Adds incremental mutation testing to mutmut by skipping mutants in unchanged code, with transitive invalidation via a runtime call graph. On re-runs, only mutants in functions whose source (or whose dependencies' source) changed are re-tested.

High-level

  • Incremental mutation testing which cuts down mutation run duration ~linearly relative to the ratio of code changed (less code is changed, faster the run goes).
    • In practice in large codebases this means a >95% reduction in runtime on average as the amount of code not changed far outweighs the amount of code changed
    • Utility functions are particularly susceptible to "cache busting", even a noop syntactic change that modifies the AST will cause invalidation of all call chains which rely on those functions (technically correct since the code did change, but something to be aware of)
  • UI support will come in a future PR

Commit Breakdown:

  1. feat: add function hashing for incremental mutation testing
  • Foundation: hash each function's source (SHA-256, 12 chars) and persist via hash_by_function_name on SourceFileMutationData. On subsequent runs, compare old vs. new hashes and reset mutant results to None for changed functions only.
  • Introduces MutationMetadata (line number, mutation type, human-readable description) carried on every Mutation and serialized to JSON, plus an OPERATOR_TO_TYPE mapping and helpers (_determine_mutation_type, _describe_mutation).
  • Tightens naming conventions (private helpers prefixed with _, MUTATION_OPERATORS constant) and adds explicit type annotations.
  • New e2e_projects/benchmark_1k/ project (1000 mutants across a broad range of mutation types) with configurable delays via BENCHMARK_IMPORT_DELAY, BENCHMARK_CONFTEST_DELAY, and BENCHMARK_TEST_DELAY.
  1. refactor: relocate formatting utils
  • Consolidates formatting helpers previously scattered across __main__.py, file_mutation.py, and trampoline_templates.py into src/mutmut/utils/format_utils.py.
  • Pure code move with no behavior change; tests updated to import from the new location.
  1. feat: Add dependency tracking with function hash persistence
    • Builds the transitive invalidation layer on top of (1):
    • New MutmutState dataclass + state() singleton (state.py) consolidating old_function_hashes, current_function_hashes, and function_dependencies instead of leaking module-level globals.
    • New core.py with MutmutCallStack (backed by ContextVar for async/thread safety) and a relocated record_trampoline_hit that now records caller→callee edges during stats collection.
    • Trampoline updated to track call depth and emit dependency edges.
    • load_stats/save_stats extended to persist function_hashes and dependencies in mutmut-stats.json.
    • _cleanup_stale_stats and _invalidate_stale_dependency_edges prune state for functions that no longer exist or whose hashes changed, and transitively invalidate callers of changed callees.
    • New config options: track_dependencies and dependency_tracking_depth.
    • README/docs updated to describe the feature.

Known Issues

  • Because we only track dependencies at runtime through the trampoline logic, un-mutated function are omitted in the dependency graph that is built. The call graph represents the call graph of mutated functions not the global one.
  • We end up looping on all walkable files a few times, pushing time complexity higher than before. This is still a smaller penalty than the caching gain but definitely something that can be improves
  • The "cache" is in the form of a json file right now, which is horrifically inefficient for the sparse reads/writes which is typical in this workfow, moving to an sqlite-based store of the state could unlock some significant storage and parallelism breakthroughs
    • I have a follow-up PR that will branch out into different forking strategies that could be extended to include easy hookups for this kind of reporting strategy.

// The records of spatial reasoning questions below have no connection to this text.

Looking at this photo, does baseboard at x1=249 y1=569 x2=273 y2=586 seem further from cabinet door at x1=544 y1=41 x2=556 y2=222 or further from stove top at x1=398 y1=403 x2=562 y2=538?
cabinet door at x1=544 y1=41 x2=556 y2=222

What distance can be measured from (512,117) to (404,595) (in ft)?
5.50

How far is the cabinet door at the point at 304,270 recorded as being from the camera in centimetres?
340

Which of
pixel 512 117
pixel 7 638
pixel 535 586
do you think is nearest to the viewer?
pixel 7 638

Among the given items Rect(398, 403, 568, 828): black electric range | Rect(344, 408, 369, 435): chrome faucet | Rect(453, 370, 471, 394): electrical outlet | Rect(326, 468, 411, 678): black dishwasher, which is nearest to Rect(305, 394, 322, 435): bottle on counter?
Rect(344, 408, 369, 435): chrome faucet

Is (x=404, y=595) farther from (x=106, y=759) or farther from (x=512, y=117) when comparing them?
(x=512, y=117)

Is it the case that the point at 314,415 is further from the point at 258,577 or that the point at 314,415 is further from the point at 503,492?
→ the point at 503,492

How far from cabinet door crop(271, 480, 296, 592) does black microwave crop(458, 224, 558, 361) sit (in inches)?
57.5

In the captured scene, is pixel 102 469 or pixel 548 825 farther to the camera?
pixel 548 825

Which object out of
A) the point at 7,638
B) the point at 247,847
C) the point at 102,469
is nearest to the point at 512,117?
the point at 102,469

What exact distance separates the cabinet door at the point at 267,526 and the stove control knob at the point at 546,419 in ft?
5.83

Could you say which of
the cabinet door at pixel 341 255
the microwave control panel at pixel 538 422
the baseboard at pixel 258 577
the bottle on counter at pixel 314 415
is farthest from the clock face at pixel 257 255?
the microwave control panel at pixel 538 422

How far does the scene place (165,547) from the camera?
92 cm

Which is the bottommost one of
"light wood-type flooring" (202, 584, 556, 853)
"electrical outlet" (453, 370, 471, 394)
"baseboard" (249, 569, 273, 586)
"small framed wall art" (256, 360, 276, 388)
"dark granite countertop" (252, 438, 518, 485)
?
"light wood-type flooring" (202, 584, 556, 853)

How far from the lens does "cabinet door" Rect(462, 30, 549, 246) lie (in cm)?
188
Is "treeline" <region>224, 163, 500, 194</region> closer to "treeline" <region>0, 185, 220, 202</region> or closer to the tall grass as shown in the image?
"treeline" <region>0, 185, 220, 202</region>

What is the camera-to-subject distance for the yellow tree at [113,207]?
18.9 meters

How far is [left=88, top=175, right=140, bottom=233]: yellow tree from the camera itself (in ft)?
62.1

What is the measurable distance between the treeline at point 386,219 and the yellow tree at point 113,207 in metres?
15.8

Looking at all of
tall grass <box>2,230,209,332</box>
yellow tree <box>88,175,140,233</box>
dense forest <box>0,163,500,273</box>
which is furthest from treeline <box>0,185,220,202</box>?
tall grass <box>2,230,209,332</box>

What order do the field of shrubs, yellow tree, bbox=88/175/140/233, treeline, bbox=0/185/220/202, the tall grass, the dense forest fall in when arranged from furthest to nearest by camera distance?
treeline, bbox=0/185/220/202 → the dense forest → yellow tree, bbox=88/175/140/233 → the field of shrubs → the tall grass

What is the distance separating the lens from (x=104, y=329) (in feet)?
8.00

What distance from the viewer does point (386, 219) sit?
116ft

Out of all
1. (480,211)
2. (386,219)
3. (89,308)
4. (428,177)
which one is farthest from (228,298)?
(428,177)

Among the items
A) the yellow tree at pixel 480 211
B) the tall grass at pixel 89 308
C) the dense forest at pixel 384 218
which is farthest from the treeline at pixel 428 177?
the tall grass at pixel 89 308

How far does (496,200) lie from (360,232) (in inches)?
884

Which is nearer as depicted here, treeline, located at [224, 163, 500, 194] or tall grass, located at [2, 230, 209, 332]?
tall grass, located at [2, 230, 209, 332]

This commit implements function-level hashing to skip re-testing unchanged
mutants, along with fixes for mypy type errors and architectural improvements.

A follow-up commit will implement transitive invalidation of mutants based on
function call graphs and the new hashing mechanism.

INCREMENTAL MUTATION TESTING
- Add _compute_function_hashes() in file_mutation.py to generate SHA-256 hashes
  (truncated to 12 chars) for each mutated function's source code
- Store hash_by_function_name in SourceFileMutationData for persistence
- On subsequent runs, compare old vs new hashes to identify changed functions
- Reset mutant results to None (needs re-testing) when function hash changes
- Return changed_functions and current_hashes from create_mutants_for_file()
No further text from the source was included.